Un mouvement des « Amis de Franck Biya » est néanmoins en cours de structuration au Cameroun et au sein de la diaspora. Son objectif ? Porter la candidature à la présidentielle de 2025 du fils aîné de Paul et Jeanne Irène Biya (décédée en juillet 1992). Certains pensent à un ballon d’essai destiné à tester l’idée du projet dans l’opinion. D’autres y voient une pression exercée par une partie du système sur cet homme d’affaires jusqu’ici peu intéressé par la conduite des affaires publiques.
Car en Afrique centrale, les successions familiales ne relèvent pas de la fiction : au Gabon voisin, Ali Bongo Ondimba a pris la relève de son père, Omar.

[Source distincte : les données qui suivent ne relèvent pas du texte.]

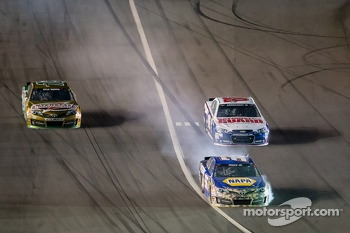 Martin Truex Jr., Michael Waltrip Racing Toyota smokes the brakes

Et en Guinée équatoriale, Teodoro Nguema Obiang Mangue, le vice-président du pays, fils de Teodoro Obiang Nguema Mbasogo et de Constancia Mangue Nsue Okomo, attend son heure.
S’il s’est toujours tenu loin des projecteurs, Franck Biya n’a pas hésité à user de son influence auprès de son père pour promouvoir des membres de sa famille maternelle.
Successivement ministre du Travail puis des Transports, entre 2002 et 2015, Robert Nkili est le frère cadet de sa mère. L’actuel ministre des Finances, Louis-Paul Motaze, est quant à lui son cousin. Tous deux doivent en partie à Franck Biya leur maroquin.
Ce dernier est aussi une porte d’entrée pour accéder au chef de l’État. C’est lui qui a invité, le 13 février, Yannick Noah à l’apéritif donné pour l’anniversaire du président. L’ancien champion de tennis, dont le projet immobilier – « La Cité des cinquantenaires » à Yaoundé – est empêtré dans les tracasseries bureaucratiques, a pu plaider sa cause entre deux verres de jus d’orange.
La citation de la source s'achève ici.